--- TASK INPUT Enclosed Below ---

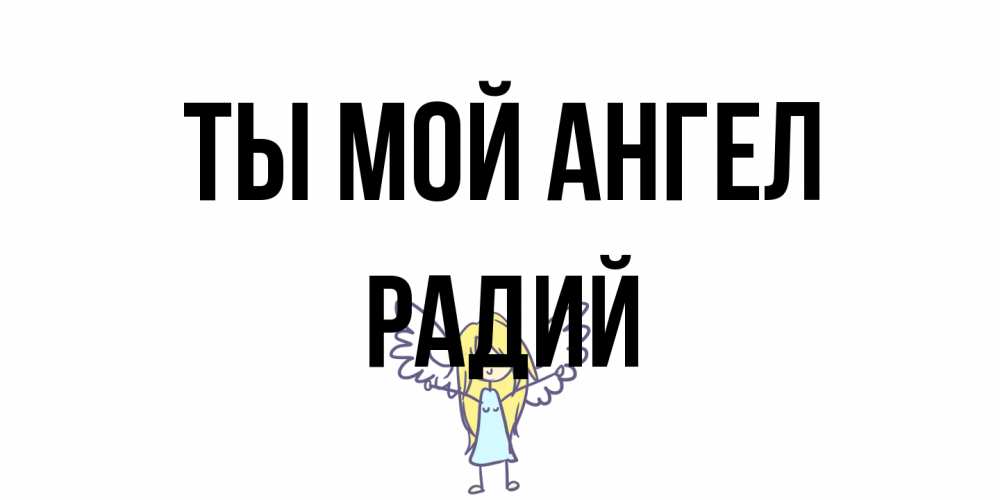 Открытка на каждый день с именем, Радий Ты мой ангел ангел Прикольная открытка с пожеланием онлайн скачать бесплатно 
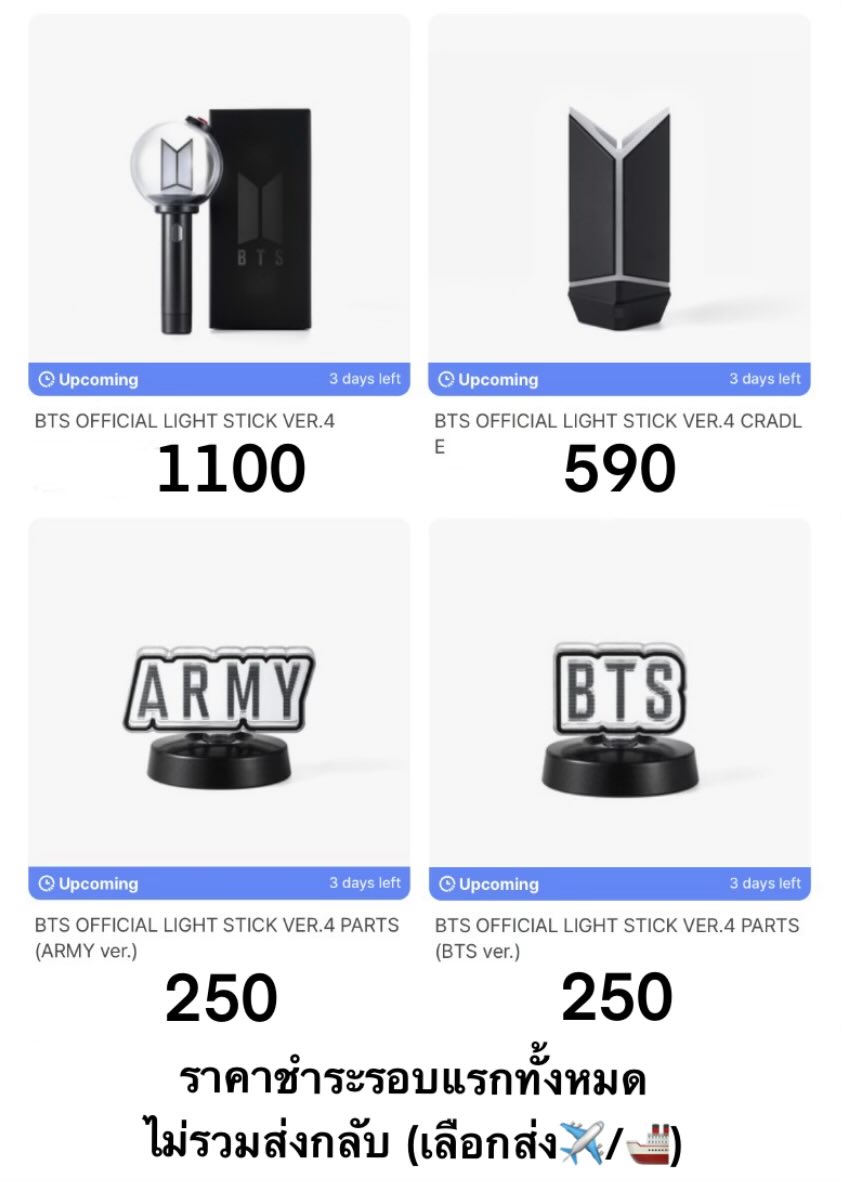boraborashop_'s tweet photo. 💜BTS OFFICIAL LIGHT STICK VER. 4 💜
เปิดพรี มี่บอมบ์ แท่งไฟบังทัน กดวันที่ 9นี้ค่า

✈️🚢 ส่งกลับมีทั้งเรือและแอร์
‼️ราคาค่าส่งกลับคิดตามน้ำหนัก

สอบถามเพิ่มเติม/สั่งซื้อ: https://t.co/w25WaEkX2L

#ตลาดนัดบังทัน #ตลาดนัดรถไฟบังทัน #ตลาดนัดBTS #โบร่าพรีออเดอร์ https://t.co/IYRpEQ7Vpd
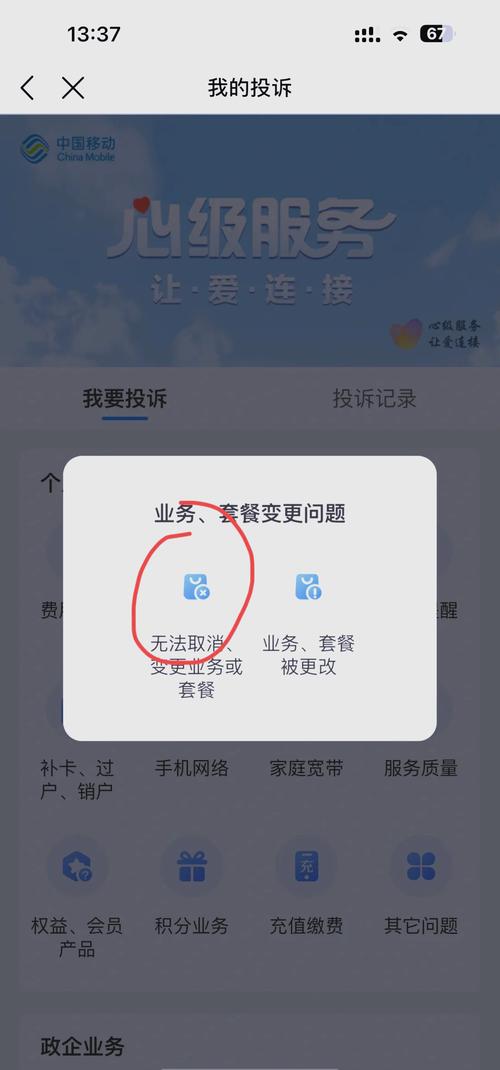 如何解除移动宽带?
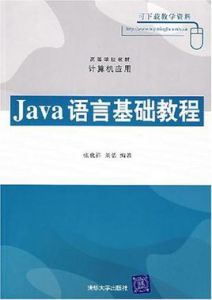 Java語言基礎教程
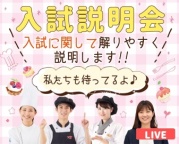 入試方法や特待生入試のメリットなどをわかりやすく説明します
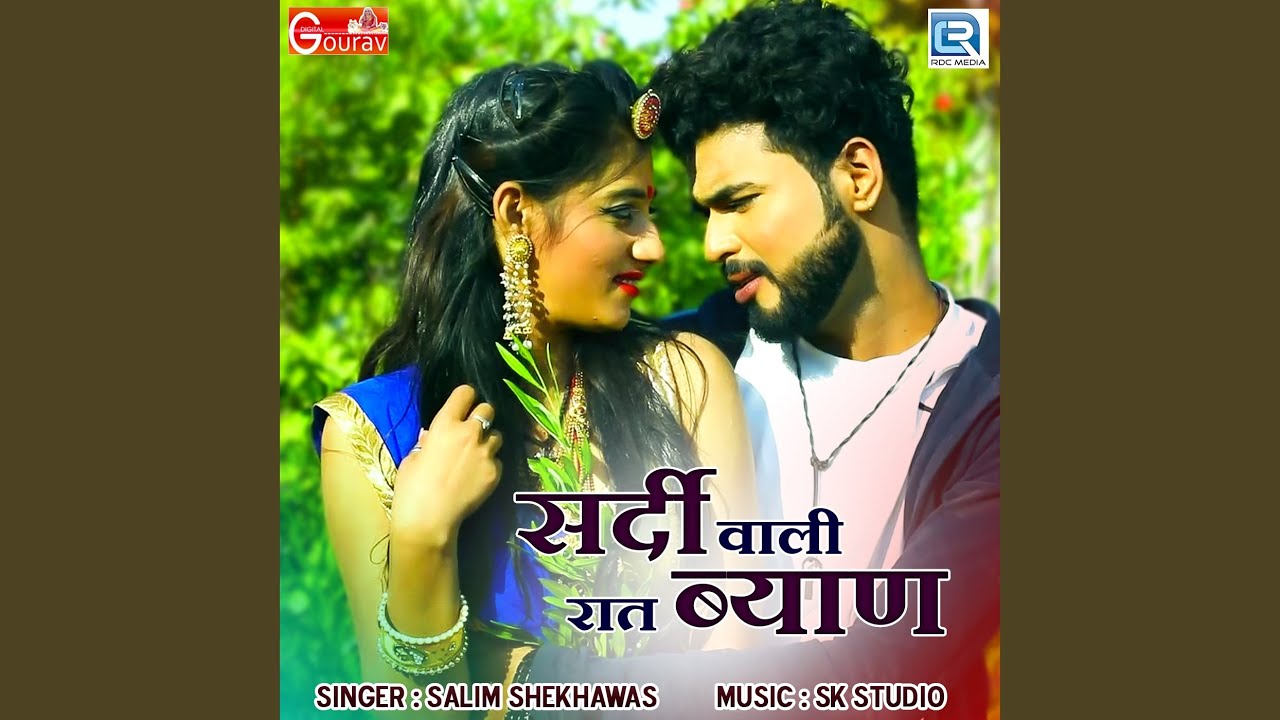 Sardi Wali Raat Byan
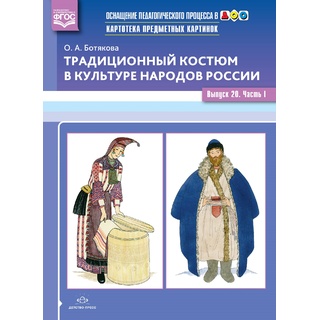 Картотека предметных картинок 20. Традиционный костюм в культуре народов России. Вып.1. 3-7 лет.ФГОС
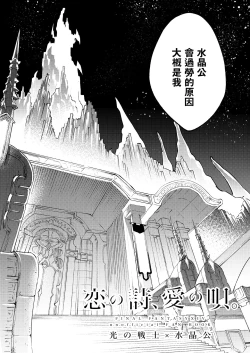 Page 5 of Koi no uta, ai no uta | 恋之诗、爱之歌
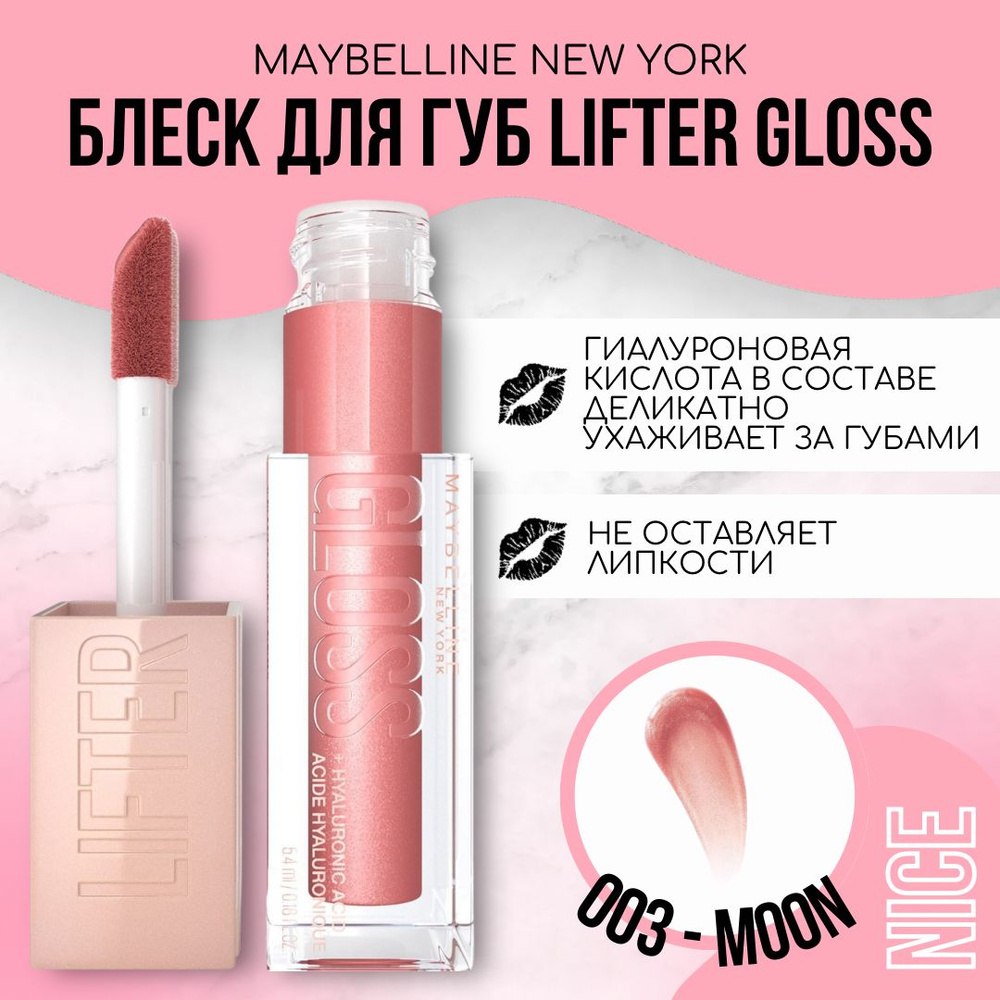 Maybelline New York блеск для губ Lifter Gloss, тон №003 MOON / Мейбеллин Нью Йорк блеск для губ Лифтер #1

--- End of Enclosed TASK INPUT ---

PROBLEM STATEMENT: Retype each record exactly as it stands, but do not include the pictures.

TASK ANSWER:
 Открытка на каждый день с именем, Радий Ты мой ангел ангел Прикольная открытка с пожеланием онлайн скачать бесплатно 
boraborashop_'s tweet photo. 💜BTS OFFICIAL LIGHT STICK VER. 4 💜
เปิดพรี มี่บอมบ์ แท่งไฟบังทัน กดวันที่ 9นี้ค่า

✈️🚢 ส่งกลับมีทั้งเรือและแอร์
‼️ราคาค่าส่งกลับคิดตามน้ำหนัก

สอบถามเพิ่มเติม/สั่งซื้อ: https://t.co/w25WaEkX2L

#ตลาดนัดบังทัน #ตลาดนัดรถไฟบังทัน #ตลาดนัดBTS #โบร่าพรีออเดอร์ https://t.co/IYRpEQ7Vpd
 如何解除移动宽带?
 Java語言基礎教程
 入試方法や特待生入試のメリットなどをわかりやすく説明します
 Sardi Wali Raat Byan
 Картотека предметных картинок 20. Традиционный костюм в культуре народов России. Вып.1. 3-7 лет.ФГОС
 Page 5 of Koi no uta, ai no uta | 恋之诗、爱之歌
 Maybelline New York блеск для губ Lifter Gloss, тон №003 MOON / Мейбеллин Нью Йорк блеск для губ Лифтер #1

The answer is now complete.